Did he nod at the dogs? Or did he just look at them? What did they sense from him, so that they felt suddenly unrestrained? In a single, floating leap, they were over the fence.
 
 
 
SERENA COULD SMELL THE DOGS. They smelled dark and wet, and one of them bounded toward Zeb. She heard a high-pitched shriek from Zeb; he was trying to run, a spastic crooked run, and the dog ran around him, its tail whipping against his arm, and then ran off. She lunged toward Zeb, grabbed him by the hand, and hoisted Rachel under her armpit, like a football, and ran to the house. The dogs were barking, as though they were shouting, the sound so loud she could feel it vibrate in her throat, and she felt wetness, a dog's tongue, on the backs of her legs. “Stop,” she called to them, but they did not. She heard the guttural growling in their throats, and Forrest did not call them. She and the children were at the door. She grabbed the knob, her hand
shaking, pushed the children inside, and shut the door. Forrest stood there, watching.

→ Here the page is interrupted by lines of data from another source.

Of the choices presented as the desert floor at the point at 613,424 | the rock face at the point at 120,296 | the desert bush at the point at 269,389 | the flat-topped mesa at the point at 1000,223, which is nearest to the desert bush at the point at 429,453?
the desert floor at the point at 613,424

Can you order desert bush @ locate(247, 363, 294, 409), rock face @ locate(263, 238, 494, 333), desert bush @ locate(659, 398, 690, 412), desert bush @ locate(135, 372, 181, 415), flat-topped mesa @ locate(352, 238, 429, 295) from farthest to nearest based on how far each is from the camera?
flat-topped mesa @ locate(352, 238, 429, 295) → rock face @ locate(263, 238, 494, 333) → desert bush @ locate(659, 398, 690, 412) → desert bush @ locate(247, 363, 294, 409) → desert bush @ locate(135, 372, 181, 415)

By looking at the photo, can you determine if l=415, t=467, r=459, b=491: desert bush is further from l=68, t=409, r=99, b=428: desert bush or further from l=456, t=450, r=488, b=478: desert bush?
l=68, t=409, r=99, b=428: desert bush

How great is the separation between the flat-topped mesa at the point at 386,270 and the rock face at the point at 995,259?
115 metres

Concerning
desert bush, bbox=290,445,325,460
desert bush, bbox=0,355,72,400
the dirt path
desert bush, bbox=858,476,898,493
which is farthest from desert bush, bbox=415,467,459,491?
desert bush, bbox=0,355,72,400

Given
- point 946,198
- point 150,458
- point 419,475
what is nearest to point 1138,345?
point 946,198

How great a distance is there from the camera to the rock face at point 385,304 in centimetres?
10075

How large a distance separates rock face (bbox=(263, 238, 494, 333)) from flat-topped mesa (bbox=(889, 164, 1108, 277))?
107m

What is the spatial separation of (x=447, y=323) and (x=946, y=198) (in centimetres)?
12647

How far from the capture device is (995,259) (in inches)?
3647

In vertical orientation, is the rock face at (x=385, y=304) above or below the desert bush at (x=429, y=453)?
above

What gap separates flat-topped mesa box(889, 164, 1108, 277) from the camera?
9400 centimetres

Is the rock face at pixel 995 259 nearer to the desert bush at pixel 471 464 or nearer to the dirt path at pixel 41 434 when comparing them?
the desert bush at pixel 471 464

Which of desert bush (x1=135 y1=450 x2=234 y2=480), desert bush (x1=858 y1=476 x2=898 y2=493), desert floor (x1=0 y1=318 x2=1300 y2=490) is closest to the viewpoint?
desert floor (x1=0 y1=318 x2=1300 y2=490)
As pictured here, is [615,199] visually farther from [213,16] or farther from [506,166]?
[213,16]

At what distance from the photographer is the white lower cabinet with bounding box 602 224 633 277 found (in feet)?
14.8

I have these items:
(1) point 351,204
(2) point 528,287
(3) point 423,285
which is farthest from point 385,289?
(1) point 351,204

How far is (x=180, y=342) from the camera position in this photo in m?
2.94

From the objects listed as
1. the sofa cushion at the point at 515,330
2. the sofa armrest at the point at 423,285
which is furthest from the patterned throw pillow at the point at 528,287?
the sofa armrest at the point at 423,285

“Get your dogs!” she screamed.
He whistled. The dogs turned and leapt back onto his side of the yard.
She closed the door to the house, the children inside, and ran down to the fence. “What the hell was that?” she said.
“They were playing.”
“They were not.”
“How's Zeb going to get his animal care badge if you don't understand dogs?” He had his arm around a dog and was scratching its furry neck. He had a talent for making himself resemble a Hallmark portrait. “Man's best friend. Dogs play.”
“No. No.” She was shaking. “Tell the truth, Forrest. You wanted them to scare us.”
The dogs' tails bounced in the air; suddenly, they were transformed back into pets. She stepped away from the fence. He was petting his dog. It whimpered and rubbed against him.
“Dogs play,” he said, and went into his house.
 
 
 
SHE RETURNED, TREMBLING, TO HER house. The children's faces were damp with fear and a kind of outraged excitement. “They would have chewed off our legs first,” said Zeb. “After they ate them, they would eat our arms.”
“They would eat our heads,” said his sister.
They looked at her to check the validity of these statements; Serena took a breath. She cleared her throat a few times, pretending to cough, as she was afraid to hear how she would sound, and when she spoke, it was a cool voice, utterly false. “Enough,” said Serena. “We're fine. Let's go — get dinner. Let 's get out.”
She drove down the streets until the children shrieked with joy at the radiant yellow sign for Golden Corral's all-you-can-eat buffet. The expanse of food, the pretense of order, was calming. Everyone here
was just interested in shoveling as much fried okra or pot roast or corn bread as possible onto a plate. She was grateful for it, the feeling of distraction and abundance. Mostly, the children made repeated visits to the dessert buffet. The desserts were set out on glass shelves, lit up: brownies with icing dark and artificial as an oil slick, whipped cream rising in buoyant waves off the banana pudding.